La delibera rappresenta in realtà il tentativo goffo di aggirare la sentenza 245/2011 con la quale la Corte Costituzionale ha rigettato l’articolo 116 del Codice civile modificato (nel 2009 – pacchetto sicurezza di Maroni) nella parte in cui si chiedeva che per i matrimoni che coinvolgevano stranieri serviva «un documento attestante la regolarità del soggiorno nel territorio italiano».
La sostanza è che esistono già leggi per contrastare i matrimoni di comodo, così come è indubbio che tocchi alla questura e non al sindaco verificare l’effettiva convivenza tra i coniugi. Da qui la segnalazione all’Unar (L’ufficio nazionale antidiscriminazioni che fa capo alla Presidenza del Consiglio) della delibera da parte di Camera del Lavoro di Brescia, Fondazione Piccini e Associazione studi giuridici sull’immigrazione e rispetto alla quale si è in attesa di una risposta a breve.

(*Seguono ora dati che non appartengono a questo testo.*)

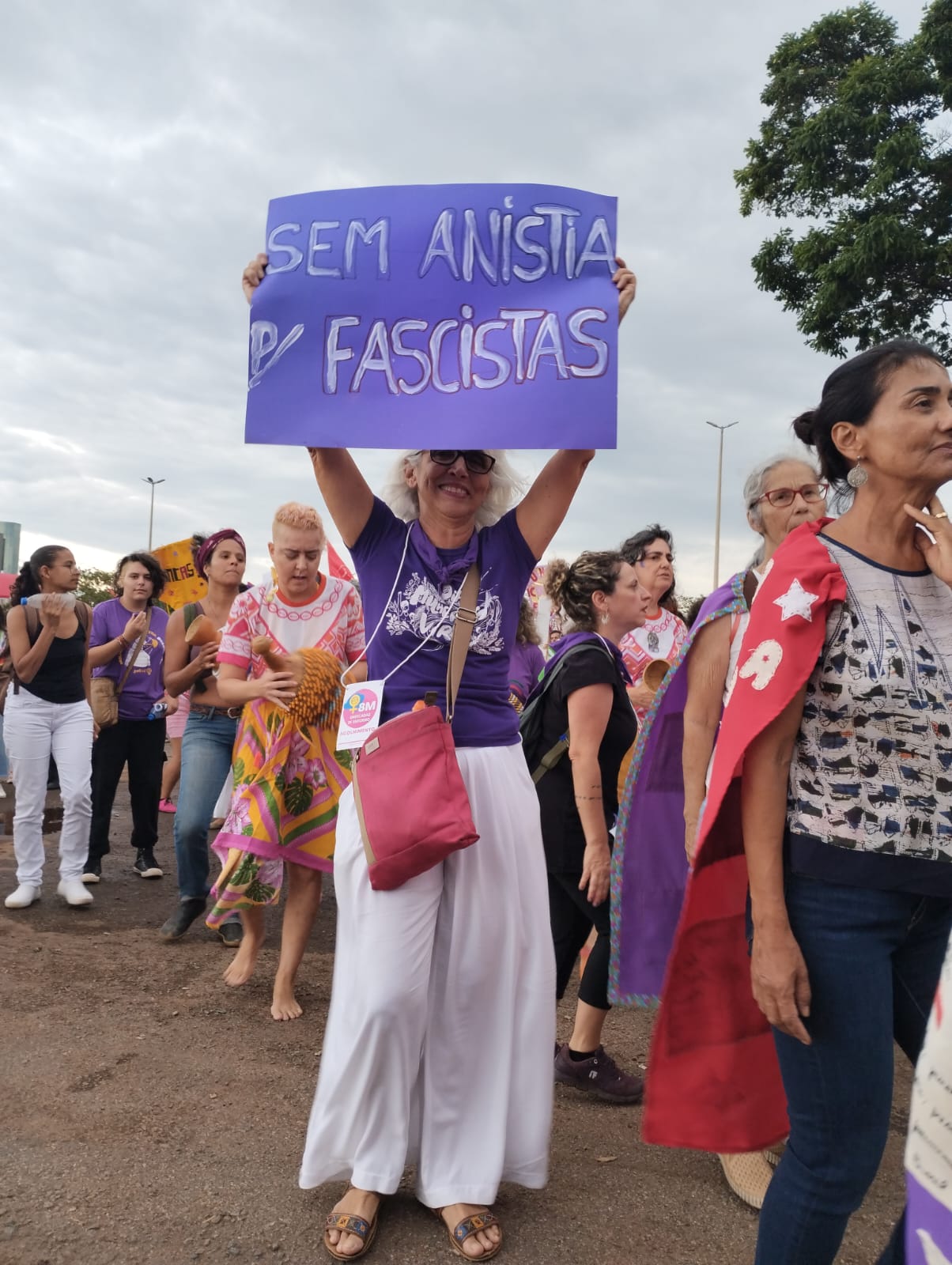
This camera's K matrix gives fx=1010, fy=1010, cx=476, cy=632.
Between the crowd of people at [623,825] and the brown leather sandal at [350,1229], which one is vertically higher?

Il problema, in fondo, è che questa Amministrazione continua a battere sullo stesso tasto, ignorando i principi basilari della Costituzione. Hanno iniziato tentando di differenziare i bonus bebè in base al colore della pelle, finiscono il loro mandato cercando di fare differenze sui matrimoni. Dove non sono riusciti sulle nascite, cercano ora di fare sui matrimoni: un “tentativo di prevenzione” che rischia il ridicolo se non fosse che in gioco ci sono le vite degli altri.
PRIMA I BRESCIANI…il resto sono solo chiacchiere
Proprio la CGIL che da lezioni di costituzionalità: almeno stessero zitti.
ebbasta redazione …..ma che siete la velina della CGIL ?
brava Donatella. vai dritta per la tua strada. tanto qs giunta ne ha ancora per poco.
Ancora una volta la CGIL dimentica di difendere i deboli e gli onesti per occuparsi dei furbi e di chi tenta sempre di insinuarsi nelle maglie del sistema. I matrimoni di comodo sono uno strumento col quale ci si approfitta dei cittadini più deboli e nel quale chi fa dell’immigrazione clandestina un business trova terreno fertile. Io trovo condivisibile la scelta dell’amministrazione .
non escludo che esistano i matrimoni di comodo, anche tra cittadini italiani. ma nel caso specifico non c’era proprio nulla di comodo ed ostacolarlo, come ha cercato di fare rolfi, é stata proprio una vigliaccata. per fortuna che la lega é per la famiglia: di razza, peró!
Visto che non accettiamo discriminazioni, perchè alla CGIL ( e agli altri sindacati), ricca a decine di milioni di euro non è richiesto di presentare il bilancio? Gli operai tartassati e i padroni sindacali con tutti i privilegi?
Cavolo, allora è vero! Paroli esiste: fino ad oggi pensavo fosse una fantasia.
CGIL fuori i bilanci e pagate l’IMU sui palazzi dell’ex fascismo che state occupando da decenni. Poi potrete parlare di democrazia e uguaglianza. Fin tanto che questo non accadrà vi reputo alla stessa stregua di un clan para-politico.